[Start of Attachment]
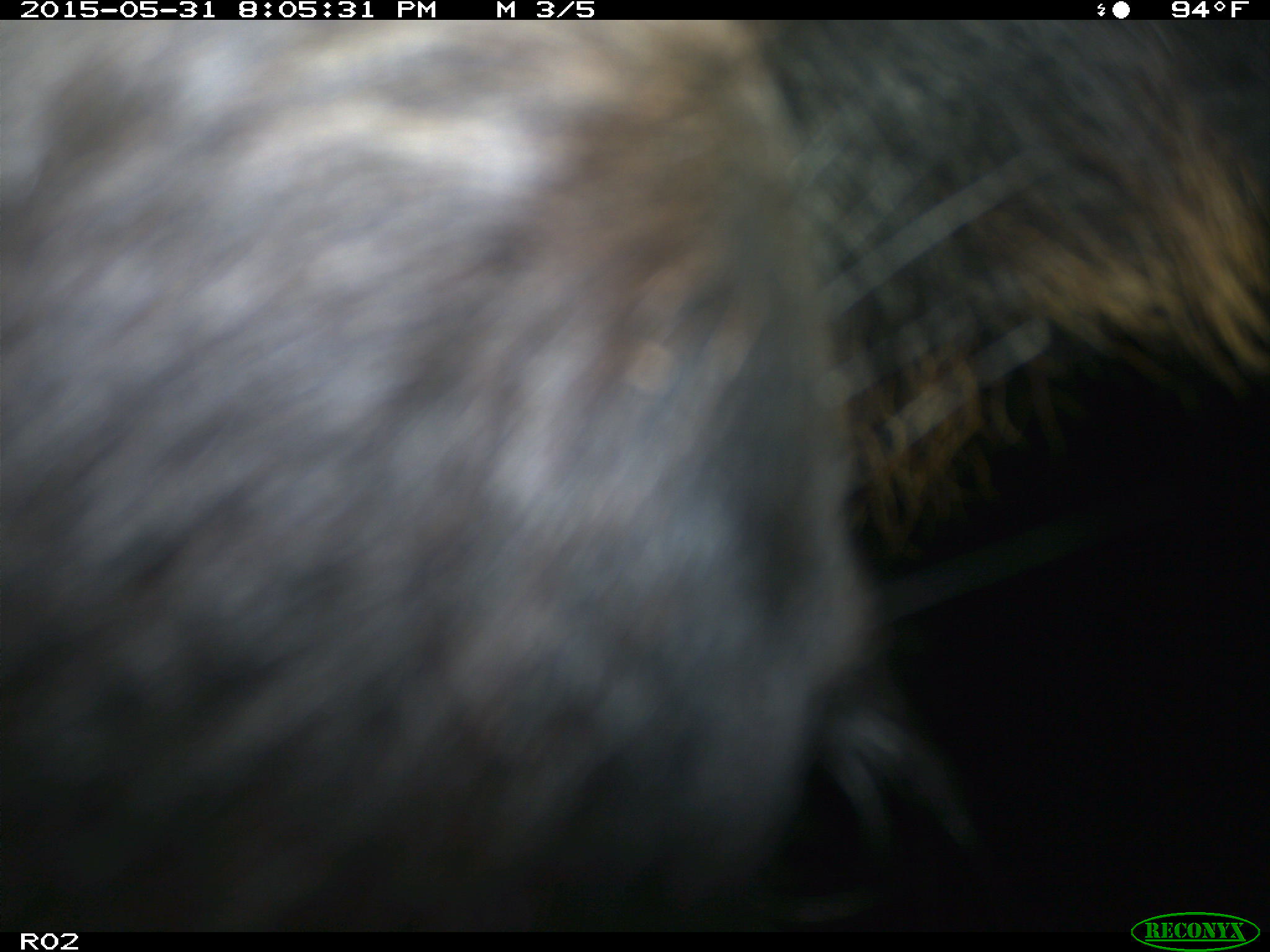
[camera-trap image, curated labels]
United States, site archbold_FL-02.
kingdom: Animalia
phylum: Chordata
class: Mammalia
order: Artiodactyla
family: Bovidae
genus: Bos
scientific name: Bos taurus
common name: domestic cow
Bos taurus (domestic cow).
[End of Attachment]
Omit the pictures and reproduce the remaining material above exactly.

EXERCISE RESULT.
[camera-trap image, curated labels]
United States, site archbold_FL-02.
kingdom: Animalia
phylum: Chordata
class: Mammalia
order: Artiodactyla
family: Bovidae
genus: Bos
scientific name: Bos taurus
common name: domestic cow
Bos taurus (domestic cow).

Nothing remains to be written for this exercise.